Spontaneous release of a factor with interleukin-3-like activity by human lymphocytes and monocytes.

作者信息

Fishman P, Djaldetti M, Grossman S, Sofer Y, Sredni B

机构信息

Department of Medicine B, Hasharon Hospital, Golda Medical Center, Petah-Tiqva, Israel.

出版信息

Nat Immun Cell Growth Regul. 1990;9(5):334-41.

PMID:1706476
Abstract

The production of a factor with interleukin-3-like activity (IL-3-LA) by cultured human peripheral-blood mononuclear cells has been studied. Culture supernatants spontaneously derived from lymphocytes or monocytes stimulated the proliferative activity of 3 IL-3-dependent cell lines.

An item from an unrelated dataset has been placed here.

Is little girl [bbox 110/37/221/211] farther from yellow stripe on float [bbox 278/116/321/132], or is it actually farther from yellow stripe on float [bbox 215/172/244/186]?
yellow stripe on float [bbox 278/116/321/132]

Purification of this factor by gel filtration-high-pressure liquid chromatography, sodium dodecyl sulfate-polyacrylamide gel electrophoresis and isoelectric focusing demonstrated the presence of a glycoprotein with a molecular weight of 25-30 kilodaltons and an isoelectric point of 7.6. The biochemical characteristics of the IL-3-LA derived from human monocytes and lymphocytes were very similar. The biological activity of the semipurified factor was tested on mononuclear cells from fetal cord blood. It was found that after 21 days 40% of the cells in the culture were mature basophils which released 15-18 ng histamine/10(6) cells.

摘要

已对培养的人外周血单个核细胞产生白细胞介素-3样活性因子(IL-3-LA)的情况进行了研究。淋巴细胞或单核细胞自发产生的培养上清液刺激了3种IL-3依赖细胞系的增殖活性。通过凝胶过滤-高压液相色谱、十二烷基硫酸钠-聚丙烯酰胺凝胶电泳和等电聚焦对该因子进行纯化,结果表明存在一种糖蛋白,其分子量为25 - 30千道尔顿,等电点为7.6。源自人单核细胞和淋巴细胞的IL-3-LA的生化特性非常相似。在来自胎儿脐带血的单个核细胞上测试了半纯化因子的生物活性。结果发现,培养21天后,培养物中40%的细胞为成熟嗜碱性粒细胞,这些细胞释放15 - 18 ng组胺/10⁶个细胞。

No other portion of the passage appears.